▲プレステなどをやって、一時、ソニーの社長に—とかの噂のあった久夛良木(くたらぎ)さんがインタビューに答えている。
久夛良木さんの答えが、すべて的確に問題を指摘しているのかどうかは筆者には分からない。
筆者の感覚では、出井さんのあたりからソニーの方向がおかしくなった—という記憶がある。
出井さんは、文系の出身だったなぁ。
ソニーの社長が技術系 →文系になったと同時に、なにかソニーの商品から「驚き」のようなものが失われたと感じた。
「経営」というものと「商品からの驚き」というものが、両立するのかどうかは分からない。
でも、そのあたりが、表題のいいと密接に関連していると思わずにはおられない。
まず、久夛良木さんのインタビューを抜粋してみよう。
日本の電機産業の競争力が失われ、雇用不安が高まっている。
社会や文化に大きな変化をもたらすイノベーション(革新)を起こせなくなり、海外メーカーの攻勢に
押されたからだ。なぜそうなったのか、巻き返しの目はあるのか――。
世界を席巻したソニーのゲーム機プレイステーションの「生みの親」として知られる久多良木健氏に聞いた。
――日本の電機産業になぜイノベーションが起きにくくなったのでしょう。
「ソニーに入社して最初の10年間は、ホントに好きなことがやれた。
ブラウン管テレビ全盛の時代だったが、
平面テレビがやりたくて、当時は金(きん)より高かった液晶素材を買って小さな液晶テレビを試作した。これが入社1年目。そういうことを勝手にやらせてくれた。

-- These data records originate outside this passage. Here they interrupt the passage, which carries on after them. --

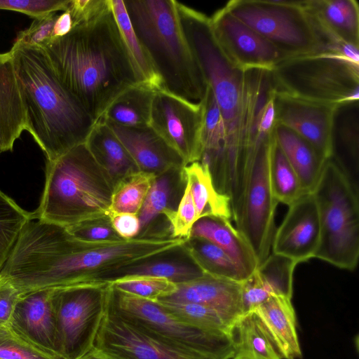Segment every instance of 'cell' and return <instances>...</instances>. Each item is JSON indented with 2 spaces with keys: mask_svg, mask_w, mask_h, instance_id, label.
I'll return each instance as SVG.
<instances>
[{
  "mask_svg": "<svg viewBox=\"0 0 359 359\" xmlns=\"http://www.w3.org/2000/svg\"><path fill=\"white\" fill-rule=\"evenodd\" d=\"M78 359H104L98 355L92 348L89 352L81 356Z\"/></svg>",
  "mask_w": 359,
  "mask_h": 359,
  "instance_id": "50",
  "label": "cell"
},
{
  "mask_svg": "<svg viewBox=\"0 0 359 359\" xmlns=\"http://www.w3.org/2000/svg\"><path fill=\"white\" fill-rule=\"evenodd\" d=\"M225 6L286 58L322 52L302 1L232 0Z\"/></svg>",
  "mask_w": 359,
  "mask_h": 359,
  "instance_id": "10",
  "label": "cell"
},
{
  "mask_svg": "<svg viewBox=\"0 0 359 359\" xmlns=\"http://www.w3.org/2000/svg\"><path fill=\"white\" fill-rule=\"evenodd\" d=\"M156 176L139 171L118 183L114 189L110 213L137 215Z\"/></svg>",
  "mask_w": 359,
  "mask_h": 359,
  "instance_id": "38",
  "label": "cell"
},
{
  "mask_svg": "<svg viewBox=\"0 0 359 359\" xmlns=\"http://www.w3.org/2000/svg\"><path fill=\"white\" fill-rule=\"evenodd\" d=\"M269 177L273 195L278 203L290 206L304 194L298 175L275 139L271 151Z\"/></svg>",
  "mask_w": 359,
  "mask_h": 359,
  "instance_id": "37",
  "label": "cell"
},
{
  "mask_svg": "<svg viewBox=\"0 0 359 359\" xmlns=\"http://www.w3.org/2000/svg\"><path fill=\"white\" fill-rule=\"evenodd\" d=\"M135 34L164 90L194 103L208 85L184 34L174 0L123 1Z\"/></svg>",
  "mask_w": 359,
  "mask_h": 359,
  "instance_id": "5",
  "label": "cell"
},
{
  "mask_svg": "<svg viewBox=\"0 0 359 359\" xmlns=\"http://www.w3.org/2000/svg\"><path fill=\"white\" fill-rule=\"evenodd\" d=\"M156 302L178 320L201 330L231 334L235 323L215 309L201 304L165 299H159Z\"/></svg>",
  "mask_w": 359,
  "mask_h": 359,
  "instance_id": "36",
  "label": "cell"
},
{
  "mask_svg": "<svg viewBox=\"0 0 359 359\" xmlns=\"http://www.w3.org/2000/svg\"><path fill=\"white\" fill-rule=\"evenodd\" d=\"M298 264L292 259L272 253L243 282L242 303L243 313L253 311L271 296L292 298L293 273Z\"/></svg>",
  "mask_w": 359,
  "mask_h": 359,
  "instance_id": "22",
  "label": "cell"
},
{
  "mask_svg": "<svg viewBox=\"0 0 359 359\" xmlns=\"http://www.w3.org/2000/svg\"><path fill=\"white\" fill-rule=\"evenodd\" d=\"M108 307L140 331L177 350L206 359H231L233 356L231 334L189 325L156 302L122 292L111 284Z\"/></svg>",
  "mask_w": 359,
  "mask_h": 359,
  "instance_id": "9",
  "label": "cell"
},
{
  "mask_svg": "<svg viewBox=\"0 0 359 359\" xmlns=\"http://www.w3.org/2000/svg\"><path fill=\"white\" fill-rule=\"evenodd\" d=\"M290 297L274 295L253 311L271 337L283 359H299L302 353L297 331L296 313Z\"/></svg>",
  "mask_w": 359,
  "mask_h": 359,
  "instance_id": "26",
  "label": "cell"
},
{
  "mask_svg": "<svg viewBox=\"0 0 359 359\" xmlns=\"http://www.w3.org/2000/svg\"><path fill=\"white\" fill-rule=\"evenodd\" d=\"M168 220L174 238L187 239L198 220L197 212L189 186L186 184L177 210L163 215Z\"/></svg>",
  "mask_w": 359,
  "mask_h": 359,
  "instance_id": "43",
  "label": "cell"
},
{
  "mask_svg": "<svg viewBox=\"0 0 359 359\" xmlns=\"http://www.w3.org/2000/svg\"><path fill=\"white\" fill-rule=\"evenodd\" d=\"M26 116V130L54 161L84 143L95 122L52 70L42 48L20 43L11 49Z\"/></svg>",
  "mask_w": 359,
  "mask_h": 359,
  "instance_id": "4",
  "label": "cell"
},
{
  "mask_svg": "<svg viewBox=\"0 0 359 359\" xmlns=\"http://www.w3.org/2000/svg\"><path fill=\"white\" fill-rule=\"evenodd\" d=\"M203 116L202 101L191 102L161 90L156 91L152 101L149 126L186 165L199 159Z\"/></svg>",
  "mask_w": 359,
  "mask_h": 359,
  "instance_id": "13",
  "label": "cell"
},
{
  "mask_svg": "<svg viewBox=\"0 0 359 359\" xmlns=\"http://www.w3.org/2000/svg\"><path fill=\"white\" fill-rule=\"evenodd\" d=\"M109 8V0H70L67 11L74 27L93 20Z\"/></svg>",
  "mask_w": 359,
  "mask_h": 359,
  "instance_id": "46",
  "label": "cell"
},
{
  "mask_svg": "<svg viewBox=\"0 0 359 359\" xmlns=\"http://www.w3.org/2000/svg\"><path fill=\"white\" fill-rule=\"evenodd\" d=\"M195 204L198 219L214 216L232 217L229 198L215 187L208 170L198 161L184 165L182 169Z\"/></svg>",
  "mask_w": 359,
  "mask_h": 359,
  "instance_id": "33",
  "label": "cell"
},
{
  "mask_svg": "<svg viewBox=\"0 0 359 359\" xmlns=\"http://www.w3.org/2000/svg\"><path fill=\"white\" fill-rule=\"evenodd\" d=\"M73 28V22L68 11L59 15L53 29V38L67 35Z\"/></svg>",
  "mask_w": 359,
  "mask_h": 359,
  "instance_id": "49",
  "label": "cell"
},
{
  "mask_svg": "<svg viewBox=\"0 0 359 359\" xmlns=\"http://www.w3.org/2000/svg\"><path fill=\"white\" fill-rule=\"evenodd\" d=\"M32 212L21 208L0 191V272L7 261L24 225Z\"/></svg>",
  "mask_w": 359,
  "mask_h": 359,
  "instance_id": "39",
  "label": "cell"
},
{
  "mask_svg": "<svg viewBox=\"0 0 359 359\" xmlns=\"http://www.w3.org/2000/svg\"><path fill=\"white\" fill-rule=\"evenodd\" d=\"M275 93L326 104L358 102L359 62L332 53L289 57L270 71Z\"/></svg>",
  "mask_w": 359,
  "mask_h": 359,
  "instance_id": "8",
  "label": "cell"
},
{
  "mask_svg": "<svg viewBox=\"0 0 359 359\" xmlns=\"http://www.w3.org/2000/svg\"><path fill=\"white\" fill-rule=\"evenodd\" d=\"M93 349L104 359H206L149 336L123 319L108 304Z\"/></svg>",
  "mask_w": 359,
  "mask_h": 359,
  "instance_id": "14",
  "label": "cell"
},
{
  "mask_svg": "<svg viewBox=\"0 0 359 359\" xmlns=\"http://www.w3.org/2000/svg\"><path fill=\"white\" fill-rule=\"evenodd\" d=\"M128 150L140 171L156 177L171 169H182L184 161L149 125L136 127L107 123Z\"/></svg>",
  "mask_w": 359,
  "mask_h": 359,
  "instance_id": "19",
  "label": "cell"
},
{
  "mask_svg": "<svg viewBox=\"0 0 359 359\" xmlns=\"http://www.w3.org/2000/svg\"><path fill=\"white\" fill-rule=\"evenodd\" d=\"M110 290L108 283L53 289L62 359H78L93 348Z\"/></svg>",
  "mask_w": 359,
  "mask_h": 359,
  "instance_id": "11",
  "label": "cell"
},
{
  "mask_svg": "<svg viewBox=\"0 0 359 359\" xmlns=\"http://www.w3.org/2000/svg\"><path fill=\"white\" fill-rule=\"evenodd\" d=\"M85 143L115 186L126 177L140 171L128 150L106 123L96 122Z\"/></svg>",
  "mask_w": 359,
  "mask_h": 359,
  "instance_id": "28",
  "label": "cell"
},
{
  "mask_svg": "<svg viewBox=\"0 0 359 359\" xmlns=\"http://www.w3.org/2000/svg\"><path fill=\"white\" fill-rule=\"evenodd\" d=\"M75 238L89 243H109L123 241L114 229L109 215L67 226Z\"/></svg>",
  "mask_w": 359,
  "mask_h": 359,
  "instance_id": "41",
  "label": "cell"
},
{
  "mask_svg": "<svg viewBox=\"0 0 359 359\" xmlns=\"http://www.w3.org/2000/svg\"><path fill=\"white\" fill-rule=\"evenodd\" d=\"M156 91L144 83L128 88L111 102L98 121L126 127L149 125Z\"/></svg>",
  "mask_w": 359,
  "mask_h": 359,
  "instance_id": "32",
  "label": "cell"
},
{
  "mask_svg": "<svg viewBox=\"0 0 359 359\" xmlns=\"http://www.w3.org/2000/svg\"><path fill=\"white\" fill-rule=\"evenodd\" d=\"M312 193L320 227L315 257L341 269L354 270L359 258L358 191L330 158Z\"/></svg>",
  "mask_w": 359,
  "mask_h": 359,
  "instance_id": "7",
  "label": "cell"
},
{
  "mask_svg": "<svg viewBox=\"0 0 359 359\" xmlns=\"http://www.w3.org/2000/svg\"><path fill=\"white\" fill-rule=\"evenodd\" d=\"M0 359H54L0 325Z\"/></svg>",
  "mask_w": 359,
  "mask_h": 359,
  "instance_id": "42",
  "label": "cell"
},
{
  "mask_svg": "<svg viewBox=\"0 0 359 359\" xmlns=\"http://www.w3.org/2000/svg\"><path fill=\"white\" fill-rule=\"evenodd\" d=\"M176 285L172 294L161 299L206 305L233 322L243 314L241 283L205 273Z\"/></svg>",
  "mask_w": 359,
  "mask_h": 359,
  "instance_id": "21",
  "label": "cell"
},
{
  "mask_svg": "<svg viewBox=\"0 0 359 359\" xmlns=\"http://www.w3.org/2000/svg\"><path fill=\"white\" fill-rule=\"evenodd\" d=\"M220 217L199 218L189 237L208 240L224 250L248 278L258 267L255 255L243 234L229 221Z\"/></svg>",
  "mask_w": 359,
  "mask_h": 359,
  "instance_id": "27",
  "label": "cell"
},
{
  "mask_svg": "<svg viewBox=\"0 0 359 359\" xmlns=\"http://www.w3.org/2000/svg\"><path fill=\"white\" fill-rule=\"evenodd\" d=\"M358 102L337 107L332 133V156L335 163L358 191L359 118Z\"/></svg>",
  "mask_w": 359,
  "mask_h": 359,
  "instance_id": "25",
  "label": "cell"
},
{
  "mask_svg": "<svg viewBox=\"0 0 359 359\" xmlns=\"http://www.w3.org/2000/svg\"><path fill=\"white\" fill-rule=\"evenodd\" d=\"M115 185L86 143L46 163V181L32 219L65 227L110 214Z\"/></svg>",
  "mask_w": 359,
  "mask_h": 359,
  "instance_id": "6",
  "label": "cell"
},
{
  "mask_svg": "<svg viewBox=\"0 0 359 359\" xmlns=\"http://www.w3.org/2000/svg\"><path fill=\"white\" fill-rule=\"evenodd\" d=\"M202 102L203 116L201 133V151L198 161L208 170L216 189L220 194L226 195V132L219 107L209 86Z\"/></svg>",
  "mask_w": 359,
  "mask_h": 359,
  "instance_id": "23",
  "label": "cell"
},
{
  "mask_svg": "<svg viewBox=\"0 0 359 359\" xmlns=\"http://www.w3.org/2000/svg\"><path fill=\"white\" fill-rule=\"evenodd\" d=\"M273 135L298 175L304 193H312L327 161L305 140L282 125H275Z\"/></svg>",
  "mask_w": 359,
  "mask_h": 359,
  "instance_id": "29",
  "label": "cell"
},
{
  "mask_svg": "<svg viewBox=\"0 0 359 359\" xmlns=\"http://www.w3.org/2000/svg\"><path fill=\"white\" fill-rule=\"evenodd\" d=\"M112 226L123 240H130L138 236L140 223L137 215L131 213H110Z\"/></svg>",
  "mask_w": 359,
  "mask_h": 359,
  "instance_id": "48",
  "label": "cell"
},
{
  "mask_svg": "<svg viewBox=\"0 0 359 359\" xmlns=\"http://www.w3.org/2000/svg\"><path fill=\"white\" fill-rule=\"evenodd\" d=\"M231 337L233 348L231 359H283L254 311L243 313L235 321Z\"/></svg>",
  "mask_w": 359,
  "mask_h": 359,
  "instance_id": "30",
  "label": "cell"
},
{
  "mask_svg": "<svg viewBox=\"0 0 359 359\" xmlns=\"http://www.w3.org/2000/svg\"><path fill=\"white\" fill-rule=\"evenodd\" d=\"M20 296L12 283L0 273V325L9 323Z\"/></svg>",
  "mask_w": 359,
  "mask_h": 359,
  "instance_id": "47",
  "label": "cell"
},
{
  "mask_svg": "<svg viewBox=\"0 0 359 359\" xmlns=\"http://www.w3.org/2000/svg\"><path fill=\"white\" fill-rule=\"evenodd\" d=\"M183 245L205 273L238 283L248 278L224 250L208 240L189 237Z\"/></svg>",
  "mask_w": 359,
  "mask_h": 359,
  "instance_id": "35",
  "label": "cell"
},
{
  "mask_svg": "<svg viewBox=\"0 0 359 359\" xmlns=\"http://www.w3.org/2000/svg\"><path fill=\"white\" fill-rule=\"evenodd\" d=\"M273 140L255 152L246 176L238 208L232 216L236 229L252 248L258 264L270 255L277 201L271 190L269 162Z\"/></svg>",
  "mask_w": 359,
  "mask_h": 359,
  "instance_id": "12",
  "label": "cell"
},
{
  "mask_svg": "<svg viewBox=\"0 0 359 359\" xmlns=\"http://www.w3.org/2000/svg\"><path fill=\"white\" fill-rule=\"evenodd\" d=\"M26 116L11 53H0V154L12 151Z\"/></svg>",
  "mask_w": 359,
  "mask_h": 359,
  "instance_id": "24",
  "label": "cell"
},
{
  "mask_svg": "<svg viewBox=\"0 0 359 359\" xmlns=\"http://www.w3.org/2000/svg\"><path fill=\"white\" fill-rule=\"evenodd\" d=\"M209 19L218 45L236 67L271 71L286 59L273 44L235 17L226 6Z\"/></svg>",
  "mask_w": 359,
  "mask_h": 359,
  "instance_id": "15",
  "label": "cell"
},
{
  "mask_svg": "<svg viewBox=\"0 0 359 359\" xmlns=\"http://www.w3.org/2000/svg\"><path fill=\"white\" fill-rule=\"evenodd\" d=\"M276 124L309 142L325 161L332 156L334 117L339 106L302 100L273 91Z\"/></svg>",
  "mask_w": 359,
  "mask_h": 359,
  "instance_id": "16",
  "label": "cell"
},
{
  "mask_svg": "<svg viewBox=\"0 0 359 359\" xmlns=\"http://www.w3.org/2000/svg\"><path fill=\"white\" fill-rule=\"evenodd\" d=\"M7 325L46 355L54 359H62L53 289L21 294Z\"/></svg>",
  "mask_w": 359,
  "mask_h": 359,
  "instance_id": "17",
  "label": "cell"
},
{
  "mask_svg": "<svg viewBox=\"0 0 359 359\" xmlns=\"http://www.w3.org/2000/svg\"><path fill=\"white\" fill-rule=\"evenodd\" d=\"M202 269L193 259L183 245L141 261L108 271L94 283H111L133 276H149L167 279L175 284L203 276Z\"/></svg>",
  "mask_w": 359,
  "mask_h": 359,
  "instance_id": "20",
  "label": "cell"
},
{
  "mask_svg": "<svg viewBox=\"0 0 359 359\" xmlns=\"http://www.w3.org/2000/svg\"><path fill=\"white\" fill-rule=\"evenodd\" d=\"M320 236V220L313 193L304 194L289 210L273 235V253L297 264L315 257Z\"/></svg>",
  "mask_w": 359,
  "mask_h": 359,
  "instance_id": "18",
  "label": "cell"
},
{
  "mask_svg": "<svg viewBox=\"0 0 359 359\" xmlns=\"http://www.w3.org/2000/svg\"><path fill=\"white\" fill-rule=\"evenodd\" d=\"M54 74L95 123L128 88L142 83L110 8L41 47Z\"/></svg>",
  "mask_w": 359,
  "mask_h": 359,
  "instance_id": "3",
  "label": "cell"
},
{
  "mask_svg": "<svg viewBox=\"0 0 359 359\" xmlns=\"http://www.w3.org/2000/svg\"><path fill=\"white\" fill-rule=\"evenodd\" d=\"M182 169H171L155 177L137 214L138 236L161 215L177 210L186 185Z\"/></svg>",
  "mask_w": 359,
  "mask_h": 359,
  "instance_id": "31",
  "label": "cell"
},
{
  "mask_svg": "<svg viewBox=\"0 0 359 359\" xmlns=\"http://www.w3.org/2000/svg\"><path fill=\"white\" fill-rule=\"evenodd\" d=\"M180 21L222 117L226 137V195L239 201L256 151L273 138L276 125L270 71L241 69L218 45L209 17L176 1Z\"/></svg>",
  "mask_w": 359,
  "mask_h": 359,
  "instance_id": "1",
  "label": "cell"
},
{
  "mask_svg": "<svg viewBox=\"0 0 359 359\" xmlns=\"http://www.w3.org/2000/svg\"><path fill=\"white\" fill-rule=\"evenodd\" d=\"M109 1L121 35L142 82L156 91L163 90L159 76L134 32L123 0Z\"/></svg>",
  "mask_w": 359,
  "mask_h": 359,
  "instance_id": "34",
  "label": "cell"
},
{
  "mask_svg": "<svg viewBox=\"0 0 359 359\" xmlns=\"http://www.w3.org/2000/svg\"><path fill=\"white\" fill-rule=\"evenodd\" d=\"M70 0H0V9L25 13L34 19L66 11Z\"/></svg>",
  "mask_w": 359,
  "mask_h": 359,
  "instance_id": "44",
  "label": "cell"
},
{
  "mask_svg": "<svg viewBox=\"0 0 359 359\" xmlns=\"http://www.w3.org/2000/svg\"><path fill=\"white\" fill-rule=\"evenodd\" d=\"M111 284L118 291L153 302L172 294L177 289V285L167 279L149 276L127 277Z\"/></svg>",
  "mask_w": 359,
  "mask_h": 359,
  "instance_id": "40",
  "label": "cell"
},
{
  "mask_svg": "<svg viewBox=\"0 0 359 359\" xmlns=\"http://www.w3.org/2000/svg\"><path fill=\"white\" fill-rule=\"evenodd\" d=\"M186 239L136 237L102 243L73 236L39 219L23 226L2 273L20 294L94 283L100 276L183 245Z\"/></svg>",
  "mask_w": 359,
  "mask_h": 359,
  "instance_id": "2",
  "label": "cell"
},
{
  "mask_svg": "<svg viewBox=\"0 0 359 359\" xmlns=\"http://www.w3.org/2000/svg\"><path fill=\"white\" fill-rule=\"evenodd\" d=\"M53 12L40 18L34 19L31 25L18 33L15 43L42 47L53 38V29L59 15Z\"/></svg>",
  "mask_w": 359,
  "mask_h": 359,
  "instance_id": "45",
  "label": "cell"
}]
</instances>
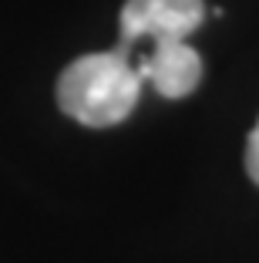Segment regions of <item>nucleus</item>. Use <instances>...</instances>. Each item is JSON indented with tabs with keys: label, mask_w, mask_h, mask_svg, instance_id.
I'll list each match as a JSON object with an SVG mask.
<instances>
[{
	"label": "nucleus",
	"mask_w": 259,
	"mask_h": 263,
	"mask_svg": "<svg viewBox=\"0 0 259 263\" xmlns=\"http://www.w3.org/2000/svg\"><path fill=\"white\" fill-rule=\"evenodd\" d=\"M246 172H249V179L259 186V118L252 125L249 139H246Z\"/></svg>",
	"instance_id": "obj_3"
},
{
	"label": "nucleus",
	"mask_w": 259,
	"mask_h": 263,
	"mask_svg": "<svg viewBox=\"0 0 259 263\" xmlns=\"http://www.w3.org/2000/svg\"><path fill=\"white\" fill-rule=\"evenodd\" d=\"M118 54L135 68L142 85L162 98H189L202 81V58L189 37L206 21L202 0H125Z\"/></svg>",
	"instance_id": "obj_1"
},
{
	"label": "nucleus",
	"mask_w": 259,
	"mask_h": 263,
	"mask_svg": "<svg viewBox=\"0 0 259 263\" xmlns=\"http://www.w3.org/2000/svg\"><path fill=\"white\" fill-rule=\"evenodd\" d=\"M142 78L118 51H94L71 61L57 78V108L84 128H111L135 111Z\"/></svg>",
	"instance_id": "obj_2"
}]
</instances>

そのあと世界最初の電子カメラの開発にかかわった。それが4年目だった」
――自由に研究できたのですね。
「もう毎日が楽しい。会社が大学の研究室の延長のような感じで。
風呂と着替えで家に帰るぐらいだった。ところが、ある日『おや』と思うことがあってね。それが入社して10年経ったころのことだった」
――いったい何が?
「新しいフロッピーの技術を考えて学会で発表し、他社に呼びかけて規格化しようとしたら、急に
『やめたら』と圧力がかかった。
聞けば、別チームが同じようなことに取り組んでいて大型商談中だった。
私がやっていたのは、それよりもっと先進的な技術で……」
「その後も、他社のゲーム機用にデジタル音源を開発していたら、またまた横やりが入った。
複数の部門から『敵に塩を送るとは何事か』と」
――社内で芽をつぶしてしまう?
「研究開発している人間は5年先、10年先を見ようとするものだが、会社は春モデルと秋モデルとか、
目先のことしか見ようとしない。
長期のロードマップ(工程表)を考えられる人、大きな流れを見通すことができる人が少ない。
そこがアップル創業者のスティーブ・ジョブズ氏やアマゾン創業者のジェフ・ベゾス氏との大きな違いだ」
▲補足、感想など
久夛良木さんの言っていることが、正しいのかどうか—筆者には分からない。
筆者なりの意見を言わせてもらえば。
端的にいえば、ソニーは間口を広げすぎたということなのだろうなぁ。
こっちでテレビを作り、あっちでは映画を、そのまた向こうでは保険を—てな感じで。
これだけ間口を広げ、幅広ければ、全体を見渡せる能力をもつ人間がいる訳がない。
そのあたりだろうなぁ。
出井さん →ストリンガーさん と会社の中心となる方向性が「技術」というものから離れはじめた---。
また、組織が大きくなるにつれて、組織間の軋轢が強くなってくる。
久夛良木さんの不満も分からないではないが、ソニー全体をみたとき、当然そうなるだろうなぁ、と感じる。
さて、アップルの成功は、ipod
からであろう。
技術としてそれほど革新的なものではない。
フラッシメモリーをつかって、ソニーのウォークマンの紛(まが)い物を作ったということだと思う。
逆にいえば、ipod
など、ソニーが最初に出して当然の製品であったろう。
じゃ、なぜ、出せなかったのか?
この問いに対して、ソニーはどう答えるのか。
そこに、ソニーのもつ問題点があるのではないのか。